I’m back home from Vancouver. What a great week – in every way. I’ll try to share a few highlights here.
Updated Happiness Hints

First and foremost: after many years, the Happiness Hints have received a major update! Before the conference, I updated the hints based on all the feedback I’ve collected over the past few years. Then the hints were updated into a poster format and we printed it as part of the pgconf.dev poster session. Throughout the week, I continued collecting more feedback. I used a sharpie during the conference and marked up the poster with ideas. Special thanks to Laurenz Albe, David Rader, Sami Imseih, Ryan Booz and Nik Samokhvalov (Nik you weren’t at the conference but a happiness hint resulted from other discussions we’ve had). Of course I’m forgetting more people who gave feedback making the happiness hints better. After coming home from the conference, I incorporated all the notes I had – and the version that’s now published here at ardentperf.com is the latest & best version I’ve assembled so far.
Physical Replication and Postgres High Availability
An extraordinary number of postgres users rely on physical replication for high availability. It’s been around for a long time and it works well. Nonetheless, there are a few rough edges and over the years there have been various mailing list threads that haven’t fully been resolved.
I proposed a Friday unconference session on this topic, and the topic received enough votes to be selected. Notes from the unconference are available on the Postgres wiki. But the discussion extended far beyond the unconference; there were also hallway discussions over coffee (thanks Thomas Munro) and then continuing discussions over dinner at Joey Burrard and beers at Steamworks (thanks Ants Aasma).
The first question that everybody asks is “should postgres have more HA capabilities in core”? And a discussion starting along these lines consumed the first half of the unconference.

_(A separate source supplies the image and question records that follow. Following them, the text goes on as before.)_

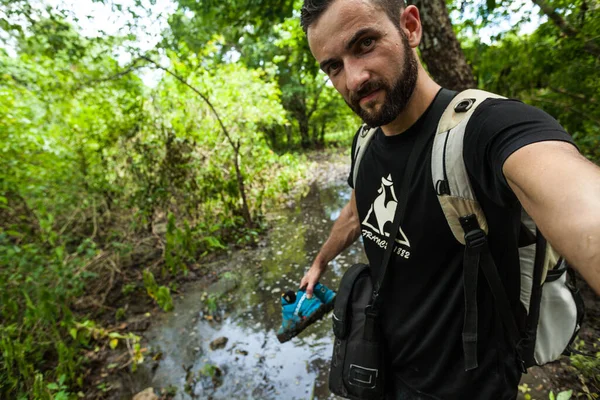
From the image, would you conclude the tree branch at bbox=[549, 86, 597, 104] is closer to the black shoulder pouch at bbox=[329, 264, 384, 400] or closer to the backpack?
the backpack

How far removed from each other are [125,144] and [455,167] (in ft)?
18.0

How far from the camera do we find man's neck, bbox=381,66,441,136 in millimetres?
1215

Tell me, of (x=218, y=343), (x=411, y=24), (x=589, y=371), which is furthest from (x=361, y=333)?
(x=218, y=343)

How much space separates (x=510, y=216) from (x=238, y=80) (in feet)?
25.0

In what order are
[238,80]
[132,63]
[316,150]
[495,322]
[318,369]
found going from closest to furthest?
[495,322], [318,369], [132,63], [238,80], [316,150]

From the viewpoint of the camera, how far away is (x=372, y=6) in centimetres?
119

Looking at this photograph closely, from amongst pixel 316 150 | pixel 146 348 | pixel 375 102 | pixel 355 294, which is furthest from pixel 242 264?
pixel 316 150

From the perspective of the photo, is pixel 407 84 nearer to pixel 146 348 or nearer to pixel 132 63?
pixel 146 348

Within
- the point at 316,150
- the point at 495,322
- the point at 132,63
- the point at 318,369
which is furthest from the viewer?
the point at 316,150

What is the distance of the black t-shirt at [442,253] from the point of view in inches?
34.6

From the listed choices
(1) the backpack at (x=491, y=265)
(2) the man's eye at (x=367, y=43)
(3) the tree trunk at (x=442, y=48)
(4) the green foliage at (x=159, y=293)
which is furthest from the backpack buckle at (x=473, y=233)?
(4) the green foliage at (x=159, y=293)

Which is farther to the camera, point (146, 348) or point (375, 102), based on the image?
point (146, 348)

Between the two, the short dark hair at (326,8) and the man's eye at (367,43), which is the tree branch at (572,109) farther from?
the man's eye at (367,43)

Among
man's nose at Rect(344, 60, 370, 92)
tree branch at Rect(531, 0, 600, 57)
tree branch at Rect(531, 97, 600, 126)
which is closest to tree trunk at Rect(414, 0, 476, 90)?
tree branch at Rect(531, 97, 600, 126)
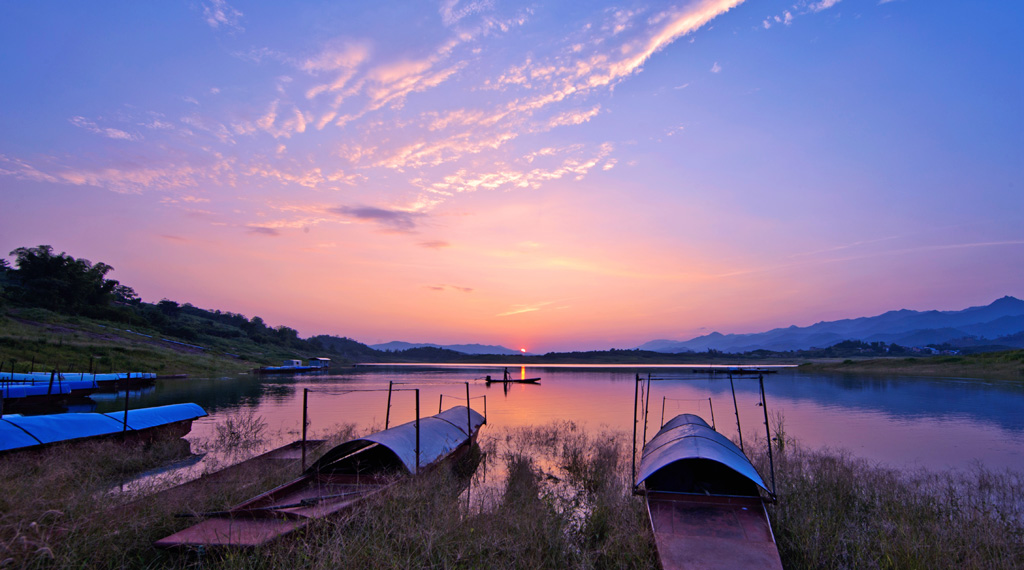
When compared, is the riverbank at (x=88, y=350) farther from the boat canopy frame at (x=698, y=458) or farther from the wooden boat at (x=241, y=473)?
the boat canopy frame at (x=698, y=458)

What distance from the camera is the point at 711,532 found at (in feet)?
28.8

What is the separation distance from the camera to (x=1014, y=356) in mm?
58969

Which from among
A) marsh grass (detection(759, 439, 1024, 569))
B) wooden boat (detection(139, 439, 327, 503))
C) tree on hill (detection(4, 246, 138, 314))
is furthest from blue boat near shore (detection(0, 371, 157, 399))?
tree on hill (detection(4, 246, 138, 314))

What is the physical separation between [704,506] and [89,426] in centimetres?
1900

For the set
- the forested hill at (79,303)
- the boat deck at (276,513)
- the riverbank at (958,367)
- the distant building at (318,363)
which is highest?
the forested hill at (79,303)

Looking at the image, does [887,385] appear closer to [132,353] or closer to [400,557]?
[400,557]

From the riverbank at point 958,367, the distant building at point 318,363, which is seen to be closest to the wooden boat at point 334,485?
the riverbank at point 958,367

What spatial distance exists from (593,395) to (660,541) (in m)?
38.7

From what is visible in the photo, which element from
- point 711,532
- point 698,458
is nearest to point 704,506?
point 698,458

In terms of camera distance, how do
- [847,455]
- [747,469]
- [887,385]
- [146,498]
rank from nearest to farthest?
[146,498], [747,469], [847,455], [887,385]

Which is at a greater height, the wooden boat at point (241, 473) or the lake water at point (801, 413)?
the wooden boat at point (241, 473)

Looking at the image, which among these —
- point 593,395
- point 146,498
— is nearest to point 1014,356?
point 593,395

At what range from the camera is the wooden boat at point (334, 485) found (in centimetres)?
Answer: 767

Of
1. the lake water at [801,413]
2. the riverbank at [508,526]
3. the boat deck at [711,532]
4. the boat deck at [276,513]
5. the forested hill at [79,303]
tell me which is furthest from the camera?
the forested hill at [79,303]
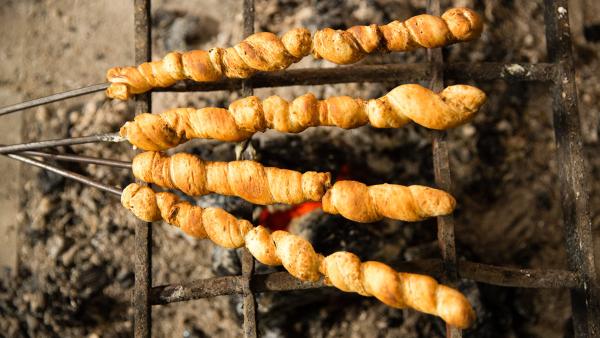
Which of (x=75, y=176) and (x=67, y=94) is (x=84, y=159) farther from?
(x=67, y=94)

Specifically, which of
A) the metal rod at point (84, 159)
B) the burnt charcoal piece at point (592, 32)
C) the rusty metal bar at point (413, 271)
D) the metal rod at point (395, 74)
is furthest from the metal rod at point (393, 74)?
the burnt charcoal piece at point (592, 32)

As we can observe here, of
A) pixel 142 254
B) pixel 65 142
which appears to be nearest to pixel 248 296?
pixel 142 254

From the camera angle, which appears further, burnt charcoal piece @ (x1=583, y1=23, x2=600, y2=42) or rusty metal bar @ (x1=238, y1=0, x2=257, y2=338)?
burnt charcoal piece @ (x1=583, y1=23, x2=600, y2=42)

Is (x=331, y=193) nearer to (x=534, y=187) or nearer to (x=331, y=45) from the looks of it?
(x=331, y=45)

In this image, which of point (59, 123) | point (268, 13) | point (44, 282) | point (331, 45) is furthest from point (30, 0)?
point (331, 45)

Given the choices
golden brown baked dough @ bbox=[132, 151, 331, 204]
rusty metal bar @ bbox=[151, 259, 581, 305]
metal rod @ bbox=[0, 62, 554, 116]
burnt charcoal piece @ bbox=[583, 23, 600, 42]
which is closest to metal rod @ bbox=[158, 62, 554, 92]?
metal rod @ bbox=[0, 62, 554, 116]

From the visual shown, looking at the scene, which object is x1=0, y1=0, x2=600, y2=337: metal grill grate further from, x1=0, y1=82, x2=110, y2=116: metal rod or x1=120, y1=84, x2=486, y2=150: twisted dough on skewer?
x1=120, y1=84, x2=486, y2=150: twisted dough on skewer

But I thought the most interesting train of thought was something more incremental – an idea that Postgres is missing a fundamental/overarching concept or first principle which could make a lot of problems easier to solve – a concept around cluster topology. There are a few ways this could look. A function or a view like pg_nodes or something? The ability on a hot standby to query for all of the replicas in the topology? How about a function that could be called on a hot standby when the primary is unreachable and return a list of potential candidates for promotion to be a new primary?
My own idea is to consider the set of nodes in synchronous_standby_names as the “cluster” or “herd” of instances. (Jeff didn’t like the name “herd” but the word “cluster” already means something else in postgres…) Maybe we can let people set the number to “0” if they want a cluster with async replication. Which brings us to another challenge – managing changes to this parameter. First, how do we know the exact moment when every single connection and session is aware of a new set of cluster members? Remember that individual connections are responsible to ensure transactions are replicated before acknowledging commits to clients. Second, how could we ensure that all of the replicas know about changes when adding or removing cluster members?
There are also challenges around logical replication slots (like losing them after two failovers in a row, or the inability to replicate them at all if decoding from standbys) – could a new cluster concept help? A new cluster concept also might help around managing backups of WAL across a cluster. Lots of interesting ideas!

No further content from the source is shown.